SANTA CLARA, Calif. — Two years ago, John Elway was sick to his stomach.
He had just watched his Broncos dismantled by the Seahawks 43-8 in Super Bowl XLVIII at MetLife Stadium in a game that was not even as close as the final score indicated.
Elway, the Broncos executive vice president, had seen enough. If his team was going to win a Super Bowl it was going to have to do it a different way — a defensive way.
So Elway swiftly changed the makeup of his team. He added defensive studs, linebacker DeMarcus Ware, cornerback Aquib Talib and safety T.J. Ware. Those three cost $110 million in contracts. He drafted defensive linemen Derek Wolfe and Malik Jackson in 2012.
All five of those players made significant contributions Sunday night in a 24-10 Broncos victory over the Panthers in Super Bowl 50 at Levi’s Stadium.
So did 68-year-old defensive coordinator Wade Phillips, who Elway hired last offseason despite the fact he was out of football in 2014.
“Coach Wade did a great job of putting us in position to win,’’ Jackson said.
“Coach Phillips did an amazing job,’’ linebacker Von Miller said. “He always likes to say that mistakes are on him, but the Super Bowl is on him, too.’’
It was as ironic as it was impressive that Elway, one of the best offensive players of his generation, had the wherewithal not to be seduced by the Broncos’ prolific offensive numbers.
He was smart enough to know gaudy offensive numbers do not win titles. Defense does.
How good was the Denver defense? The Broncos won the game with 11 first downs on offense, three of which came on the opening drive.
Their defense, ranked No. 1 in the NFL this season, wasted little time asserting itself against the Panthers.
In one of the best defensive plays in Super Bowl history, Miller smoked Panthers right tackle Mike Remmers with a power move and blew up quarterback Cam Newton, ripping the ball from his arms. Jackson recovered it in the end zone for a 10-0 Broncos lead just 8:23 into the game.
Miller, who was voted the game’s MVP, later would clinch the game with yet another sack and forced fumble on Newton with 4:04 remaining and Denver leading by only six points. This one led to another Denver TD and a two-point conversion to make it 24-10.
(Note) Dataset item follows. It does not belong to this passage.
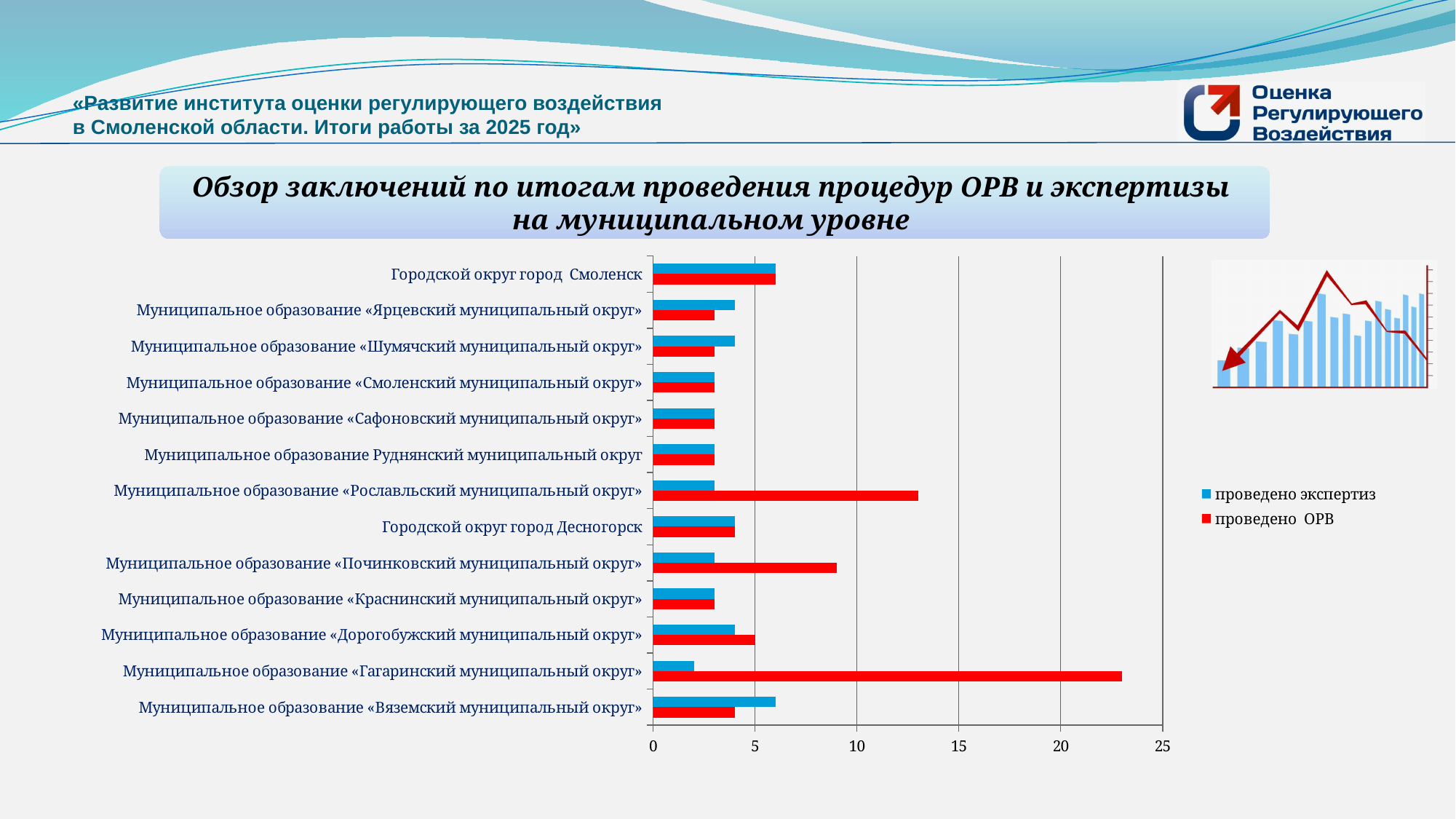
Is the «проведено экспертиз» value for Городской округ город Смоленск greater or less than 5? greater Which is larger for Муниципальное образование «Починковский муниципальный округ»: «проведено экспертиз» or «проведено ОРВ»? проведено ОРВ What colour represents the «проведено ОРВ» series in the legend? red Is the «проведено ОРВ» value for Муниципальное образование «Рославльский муниципальный округ» greater or less than 10? greater How many municipalities (categories) are shown on the chart? 13 How many series does the chart legend list? 2 Which municipality has the highest value for «проведено ОРВ»? Муниципальное образование «Гагаринский муниципальный округ» Is the «проведено ОРВ» value for Муниципальное образование «Починковский муниципальный округ» greater or less than 10? less Which municipality has the lowest value for «проведено экспертиз»? Муниципальное образование «Гагаринский муниципальный округ» Which is larger: the «проведено ОРВ» value for Муниципальное образование «Гагаринский муниципальный округ» or for Муниципальное образование «Рославльский муниципальный округ»? Муниципальное образование «Гагаринский муниципальный округ» What kind of chart is shown on the slide? bar chart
There were other defensive plays that sealed this game for Denver, but none as crazy-good as that one.
Broncos cornerback Bradley Roby, the endgame hero in Denver’s AFC divisional playoff win over Pittsburgh, broke up third-down pass after third-down pass. Broncos safety Darian Stewart separated Carolina fullback Mike Tolbert from the ball with a jarring tackle — the second turnover forced by the Denver defense.
The first half ended — fittingly — with Ware sacking Newton for a 10-yard loss, preventing him from pushing the Panthers into field goal range. The Panthers were out of timeouts and the half ended with Denver leading 13-7.
Ward thwarted a potential Carolina scoring drive in the third quarter when he picked off Newton in the red zone to preserve a 16-7 Denver lead. He later recovered the second Miller strip-sack.
Two years ago, in 13 of the Broncos 18 games before that Super Bowl loss, they scored at least 30 points. No team in the history of the league scored more over the course of a single season (606). No quarterback had ever thrown for as many yards (5,477) or touchdowns (55) as Peyton Manning did.
Elway traded all of those sexy numbers away for more substance. Defensive substance. And defense won the Super Bowl — just like it did against the Broncos two years ago in the swamps of Jersey.